Born and raised in Los Angeles, Sarah Folkman's work is based on her fascination with nature and intense confusion with humanity's place within it. Using exotic woods as her canvas and infusing each painting with our symbiotic relationship with nature, Folkman fleshes out the female figure in the most captivating ways. As one of the artists participating in the 'Femme Fatale' show opening February 25th, we had a chat with this unique artist. Here Sarah talks about her love for a sparrow, why she prefers to work with raw woods and her fascination with the female figure.
Your art is a continuous exploration of the nude female form and you have even stated, ‘I love painting skin, layers and layers of it…’ What is it about the female figure that you find so intriguing and inspiring?
I like the vulnerability and honesty of an unclothed person and I’m fascinated by the colors within skin - how quickly they can shift and act as an emotional barometer. As for the female aspect, my paintings always start from something intensely personal - and up to this point, if I’m directing that through a human a figure, it has made sense to have it be female. I do intend to branch out into male nudes this year - though it’s somehow more daunting to ask a man to strip and let me scrutinize him from all angles. I feel a great desire to explore the masculine musculature and skeleton, strip off a few layers of skin, see what I might find.
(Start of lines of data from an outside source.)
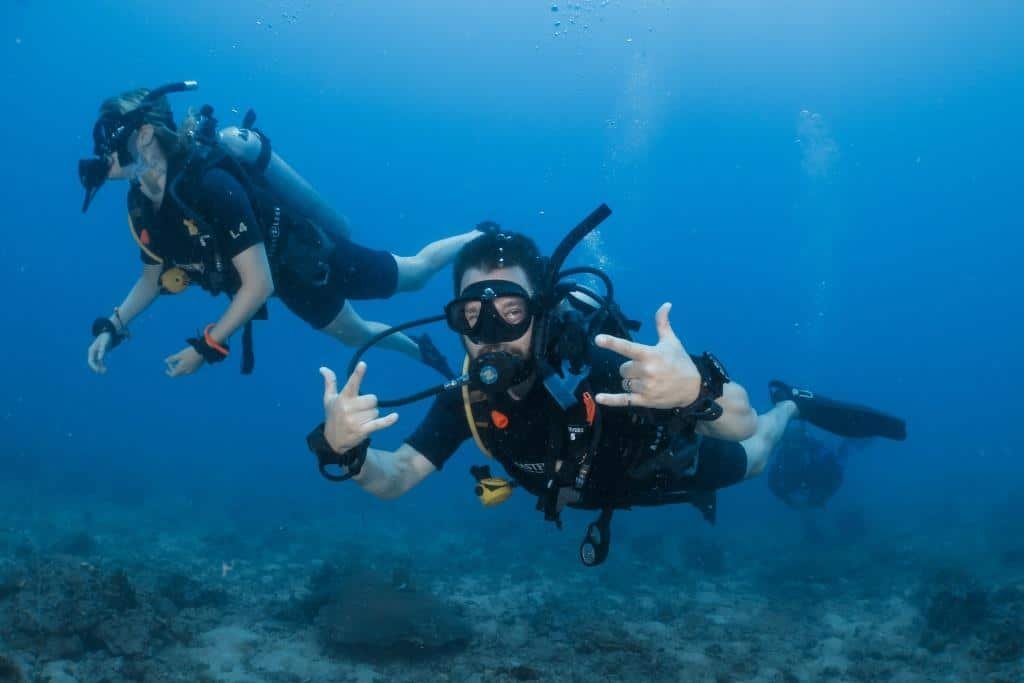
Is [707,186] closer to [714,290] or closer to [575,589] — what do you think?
[714,290]

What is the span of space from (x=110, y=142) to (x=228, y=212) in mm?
1025

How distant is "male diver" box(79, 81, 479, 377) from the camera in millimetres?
5035

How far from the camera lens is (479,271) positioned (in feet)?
12.4

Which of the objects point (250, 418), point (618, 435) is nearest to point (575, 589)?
point (618, 435)

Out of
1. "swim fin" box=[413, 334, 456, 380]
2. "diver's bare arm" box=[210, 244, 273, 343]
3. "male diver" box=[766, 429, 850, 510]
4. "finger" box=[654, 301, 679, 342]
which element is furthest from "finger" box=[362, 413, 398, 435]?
"male diver" box=[766, 429, 850, 510]

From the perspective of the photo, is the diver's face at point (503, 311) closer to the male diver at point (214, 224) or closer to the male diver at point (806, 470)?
the male diver at point (214, 224)

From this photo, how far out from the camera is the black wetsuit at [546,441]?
12.3ft

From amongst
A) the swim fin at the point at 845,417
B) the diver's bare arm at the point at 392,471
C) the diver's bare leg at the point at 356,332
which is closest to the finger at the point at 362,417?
the diver's bare arm at the point at 392,471

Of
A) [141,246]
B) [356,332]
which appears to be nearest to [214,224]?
[141,246]

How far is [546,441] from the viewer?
3.83 m

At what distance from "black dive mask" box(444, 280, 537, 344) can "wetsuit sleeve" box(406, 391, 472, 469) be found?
1.03m

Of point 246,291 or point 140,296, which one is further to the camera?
point 140,296

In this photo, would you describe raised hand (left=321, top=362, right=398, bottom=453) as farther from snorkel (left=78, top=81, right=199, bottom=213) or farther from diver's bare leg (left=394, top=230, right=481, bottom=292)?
diver's bare leg (left=394, top=230, right=481, bottom=292)

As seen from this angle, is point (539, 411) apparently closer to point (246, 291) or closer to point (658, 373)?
point (658, 373)
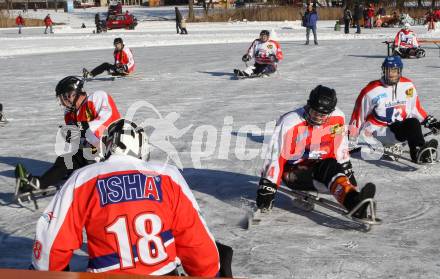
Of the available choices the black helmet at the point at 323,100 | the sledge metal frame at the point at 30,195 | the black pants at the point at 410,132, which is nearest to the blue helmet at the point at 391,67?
the black pants at the point at 410,132

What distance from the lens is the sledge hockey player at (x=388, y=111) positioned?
24.4 ft

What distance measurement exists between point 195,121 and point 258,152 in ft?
7.78

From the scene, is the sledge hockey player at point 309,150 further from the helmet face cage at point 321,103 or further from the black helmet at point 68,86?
the black helmet at point 68,86

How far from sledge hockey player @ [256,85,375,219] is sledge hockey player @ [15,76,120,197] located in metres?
1.77

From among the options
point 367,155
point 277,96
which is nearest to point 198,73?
point 277,96

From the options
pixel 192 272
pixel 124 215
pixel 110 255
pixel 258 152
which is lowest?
pixel 258 152

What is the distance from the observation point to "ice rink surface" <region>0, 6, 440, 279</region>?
459 cm

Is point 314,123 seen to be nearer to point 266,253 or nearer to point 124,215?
point 266,253

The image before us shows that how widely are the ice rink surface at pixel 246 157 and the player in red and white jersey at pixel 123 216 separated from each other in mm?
1587

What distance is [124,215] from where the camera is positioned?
270 centimetres

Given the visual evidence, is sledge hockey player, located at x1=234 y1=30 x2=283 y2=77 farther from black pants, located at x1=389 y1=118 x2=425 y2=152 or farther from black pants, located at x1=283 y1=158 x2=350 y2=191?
black pants, located at x1=283 y1=158 x2=350 y2=191

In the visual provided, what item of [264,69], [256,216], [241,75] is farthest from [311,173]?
[264,69]

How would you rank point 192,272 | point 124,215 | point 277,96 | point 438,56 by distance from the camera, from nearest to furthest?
point 124,215 → point 192,272 → point 277,96 → point 438,56

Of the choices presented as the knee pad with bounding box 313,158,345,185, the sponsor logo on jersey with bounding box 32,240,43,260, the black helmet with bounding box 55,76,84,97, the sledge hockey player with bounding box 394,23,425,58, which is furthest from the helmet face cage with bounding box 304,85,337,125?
the sledge hockey player with bounding box 394,23,425,58
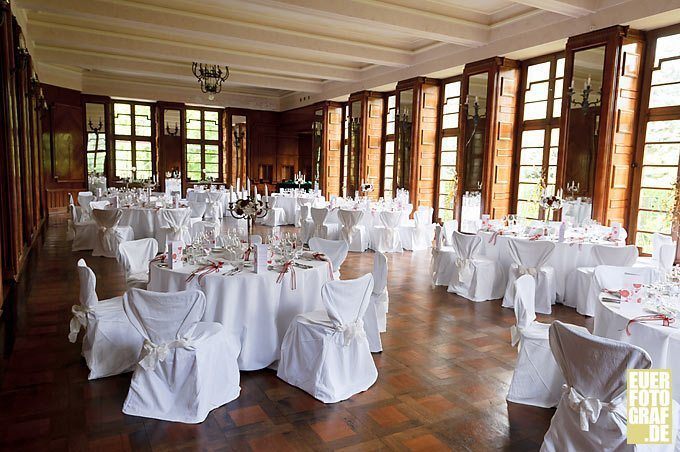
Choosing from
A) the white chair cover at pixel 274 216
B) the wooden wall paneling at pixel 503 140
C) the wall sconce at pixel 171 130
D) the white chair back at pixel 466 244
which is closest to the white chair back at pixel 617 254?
the white chair back at pixel 466 244

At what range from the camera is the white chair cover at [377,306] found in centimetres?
422

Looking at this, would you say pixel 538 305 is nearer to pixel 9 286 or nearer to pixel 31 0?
pixel 9 286

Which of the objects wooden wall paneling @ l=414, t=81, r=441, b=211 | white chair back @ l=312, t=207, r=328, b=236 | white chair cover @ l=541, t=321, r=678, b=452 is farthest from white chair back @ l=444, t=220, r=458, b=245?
white chair cover @ l=541, t=321, r=678, b=452

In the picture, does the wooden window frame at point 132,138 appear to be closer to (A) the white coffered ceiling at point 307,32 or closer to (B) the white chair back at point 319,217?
(A) the white coffered ceiling at point 307,32

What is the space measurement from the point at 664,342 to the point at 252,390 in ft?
8.66

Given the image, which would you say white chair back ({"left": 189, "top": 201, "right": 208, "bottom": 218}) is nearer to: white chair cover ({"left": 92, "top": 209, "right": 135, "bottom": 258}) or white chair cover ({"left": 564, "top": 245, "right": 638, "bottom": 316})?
white chair cover ({"left": 92, "top": 209, "right": 135, "bottom": 258})

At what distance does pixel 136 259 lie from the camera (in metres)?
4.93

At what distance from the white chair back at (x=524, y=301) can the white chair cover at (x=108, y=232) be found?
21.1 feet

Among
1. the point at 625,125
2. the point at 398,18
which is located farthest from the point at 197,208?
the point at 625,125

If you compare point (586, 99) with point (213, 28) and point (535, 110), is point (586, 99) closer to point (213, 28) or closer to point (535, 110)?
point (535, 110)

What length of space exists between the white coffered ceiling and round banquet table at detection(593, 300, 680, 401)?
17.2 feet

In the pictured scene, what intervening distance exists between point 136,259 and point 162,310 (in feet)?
6.99

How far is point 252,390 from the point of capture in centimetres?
357

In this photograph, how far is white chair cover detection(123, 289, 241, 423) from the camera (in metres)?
3.04
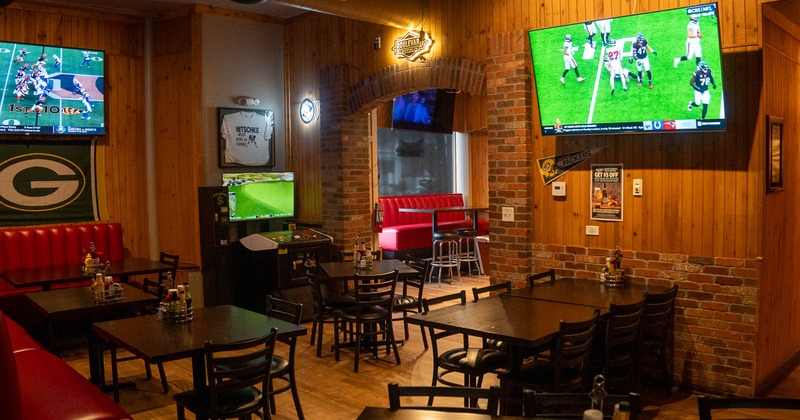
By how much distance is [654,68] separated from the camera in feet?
16.4

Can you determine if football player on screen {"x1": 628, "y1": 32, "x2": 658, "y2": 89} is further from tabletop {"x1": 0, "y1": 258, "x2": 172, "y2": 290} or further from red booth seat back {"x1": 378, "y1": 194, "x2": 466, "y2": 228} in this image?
red booth seat back {"x1": 378, "y1": 194, "x2": 466, "y2": 228}

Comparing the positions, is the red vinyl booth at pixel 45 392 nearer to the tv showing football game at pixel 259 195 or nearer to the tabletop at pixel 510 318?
the tabletop at pixel 510 318

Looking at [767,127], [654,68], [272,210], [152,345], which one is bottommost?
[152,345]

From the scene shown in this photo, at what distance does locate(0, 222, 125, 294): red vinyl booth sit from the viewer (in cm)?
730

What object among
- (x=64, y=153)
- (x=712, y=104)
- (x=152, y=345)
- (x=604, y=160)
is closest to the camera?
(x=152, y=345)

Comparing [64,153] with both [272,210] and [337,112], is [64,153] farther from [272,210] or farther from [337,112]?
[337,112]

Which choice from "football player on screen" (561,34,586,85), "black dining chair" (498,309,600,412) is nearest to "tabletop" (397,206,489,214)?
"football player on screen" (561,34,586,85)

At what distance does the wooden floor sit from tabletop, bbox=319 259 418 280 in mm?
772

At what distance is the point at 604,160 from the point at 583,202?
40 centimetres

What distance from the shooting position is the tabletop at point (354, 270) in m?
6.11

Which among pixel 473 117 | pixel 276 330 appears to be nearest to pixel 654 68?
pixel 276 330

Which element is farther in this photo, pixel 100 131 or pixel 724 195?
pixel 100 131

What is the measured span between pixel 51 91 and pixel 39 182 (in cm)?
103

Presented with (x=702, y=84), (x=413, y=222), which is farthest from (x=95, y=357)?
(x=413, y=222)
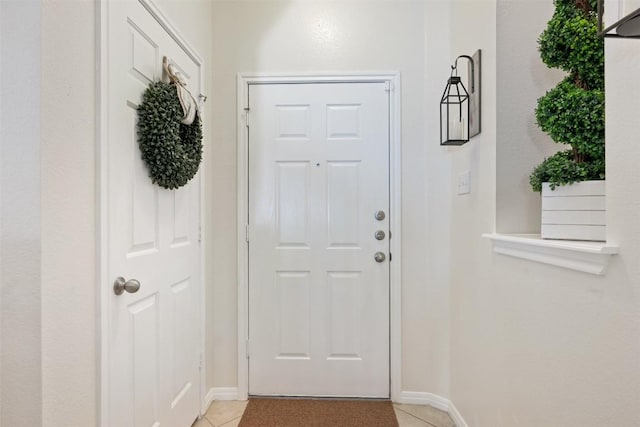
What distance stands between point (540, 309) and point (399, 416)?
4.00 feet

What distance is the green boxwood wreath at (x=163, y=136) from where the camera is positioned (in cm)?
136

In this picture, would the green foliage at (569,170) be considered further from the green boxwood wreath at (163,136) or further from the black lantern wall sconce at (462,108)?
the green boxwood wreath at (163,136)

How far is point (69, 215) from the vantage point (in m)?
1.00

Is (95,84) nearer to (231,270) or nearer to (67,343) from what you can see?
(67,343)

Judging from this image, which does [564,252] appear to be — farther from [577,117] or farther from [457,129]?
[457,129]

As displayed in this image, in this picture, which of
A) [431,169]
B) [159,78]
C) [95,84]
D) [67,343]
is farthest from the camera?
[431,169]

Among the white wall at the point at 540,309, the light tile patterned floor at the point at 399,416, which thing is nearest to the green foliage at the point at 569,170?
the white wall at the point at 540,309

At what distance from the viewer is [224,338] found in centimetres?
218

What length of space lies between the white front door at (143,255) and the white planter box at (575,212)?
147cm

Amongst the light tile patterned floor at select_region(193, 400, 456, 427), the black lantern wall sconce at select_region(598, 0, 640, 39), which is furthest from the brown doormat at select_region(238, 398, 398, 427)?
the black lantern wall sconce at select_region(598, 0, 640, 39)

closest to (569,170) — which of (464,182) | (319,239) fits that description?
(464,182)

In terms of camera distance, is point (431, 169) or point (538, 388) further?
point (431, 169)

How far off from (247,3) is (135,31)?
42.0 inches

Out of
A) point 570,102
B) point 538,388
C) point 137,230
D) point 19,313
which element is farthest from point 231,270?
→ point 570,102
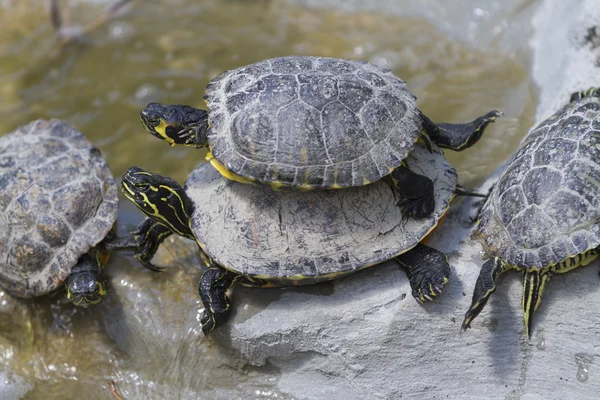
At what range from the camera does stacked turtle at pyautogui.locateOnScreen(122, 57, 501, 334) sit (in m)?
3.65

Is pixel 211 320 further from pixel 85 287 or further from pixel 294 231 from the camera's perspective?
pixel 85 287

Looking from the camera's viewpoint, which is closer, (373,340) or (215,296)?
(373,340)

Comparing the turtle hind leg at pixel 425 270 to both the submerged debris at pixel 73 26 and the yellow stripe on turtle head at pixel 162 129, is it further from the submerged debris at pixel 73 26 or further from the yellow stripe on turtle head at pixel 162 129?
the submerged debris at pixel 73 26

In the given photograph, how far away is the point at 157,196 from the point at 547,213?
2499 mm

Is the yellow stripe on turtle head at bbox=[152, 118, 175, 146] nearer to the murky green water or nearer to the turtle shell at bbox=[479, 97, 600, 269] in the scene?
the murky green water

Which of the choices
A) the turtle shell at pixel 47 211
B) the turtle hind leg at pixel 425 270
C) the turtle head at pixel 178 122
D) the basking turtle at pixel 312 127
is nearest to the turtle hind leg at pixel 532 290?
the turtle hind leg at pixel 425 270

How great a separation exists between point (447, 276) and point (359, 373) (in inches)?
35.7

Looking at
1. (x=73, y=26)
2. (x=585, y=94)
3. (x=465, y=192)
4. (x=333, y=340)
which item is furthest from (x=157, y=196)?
(x=73, y=26)

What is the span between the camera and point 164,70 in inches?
286

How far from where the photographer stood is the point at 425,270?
3.82 meters

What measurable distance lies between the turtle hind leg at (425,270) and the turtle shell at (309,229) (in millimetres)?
136

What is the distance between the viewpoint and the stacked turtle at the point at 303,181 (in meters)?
3.65

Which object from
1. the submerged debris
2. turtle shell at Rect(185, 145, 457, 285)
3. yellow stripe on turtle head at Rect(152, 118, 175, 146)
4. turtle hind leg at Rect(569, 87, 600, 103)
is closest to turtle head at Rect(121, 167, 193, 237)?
turtle shell at Rect(185, 145, 457, 285)

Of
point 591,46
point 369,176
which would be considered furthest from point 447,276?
point 591,46
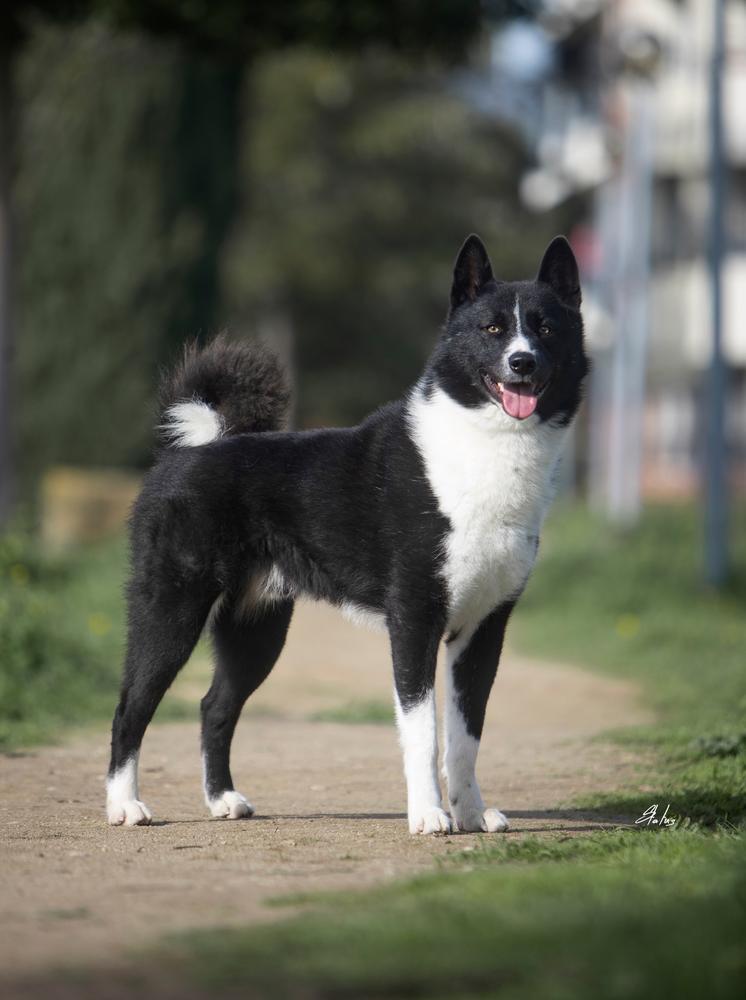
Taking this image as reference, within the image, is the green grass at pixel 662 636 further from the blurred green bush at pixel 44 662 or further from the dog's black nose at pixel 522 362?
the blurred green bush at pixel 44 662

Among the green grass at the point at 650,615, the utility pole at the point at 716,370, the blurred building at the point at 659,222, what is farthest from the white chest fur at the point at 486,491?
the blurred building at the point at 659,222

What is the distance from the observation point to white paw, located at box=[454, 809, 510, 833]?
5555 mm

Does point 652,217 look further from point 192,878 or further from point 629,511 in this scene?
point 192,878

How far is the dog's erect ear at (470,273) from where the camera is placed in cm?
570

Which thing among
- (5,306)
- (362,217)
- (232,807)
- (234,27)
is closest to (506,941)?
(232,807)

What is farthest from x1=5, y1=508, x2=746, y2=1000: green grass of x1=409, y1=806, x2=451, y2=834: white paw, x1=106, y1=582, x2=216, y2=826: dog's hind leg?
x1=106, y1=582, x2=216, y2=826: dog's hind leg

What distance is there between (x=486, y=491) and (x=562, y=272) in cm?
88

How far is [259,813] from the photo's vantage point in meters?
6.02

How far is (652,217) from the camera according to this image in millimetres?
28125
In addition to the figurative elements, birds are a constant theme in your paintings as well. Tell us more about this. What symbolic meaning do these creatures hold for you?
The birds have all been inspired by the sparrow who lived (un-caged) with me for 4 ½ years. While I’d always had deep and sympathetic relationships with all sorts of animals, he brought the world of bird personality into my mind and daily life with astounding detail and clarity. So, I wouldn’t say that birds are symbols for me - it’s more that the birds I paint are echos of the heartbreaking love I felt for one particular sparrow.
Using exotic woods such as Wenge, Zebrawood and Sapele as your canvas, simultaneously adds a bit of transparency while heightening the texture within your work. What about this medium attracts you over traditional canvas and paper?
The various woods all take the paint differently and impose constraints on my technique. I must be more controlled and deliberate - it’s a challenge. Plus, the right grain can be very like human flesh and influence the story I’m trying to tell. With canvas I allow my craziness to stalk around a bit more - it’s easier to hide under another layer of paint if it gets to be too much, something I can’t do with the raw wood.
If you could hang only one artwork from art history in your home or studio, what would it be and why?
One? Impossible. It would be entirely influenced by my frame of mind when I chose and I’d end up with something I’d have to cover up half the time because of the emotions it’d bring up. And you don’t do that to a painting.
Tell us something about yourself we wouldn’t necessarily know.
I have a deep well of rage within my soul and I like climbing trees.
If I were to spend the day with Sarah what could I expect?
You could expect me to ask you to leave so I could get some work done - or I might ply you with alcohol and try to get you to go dancing.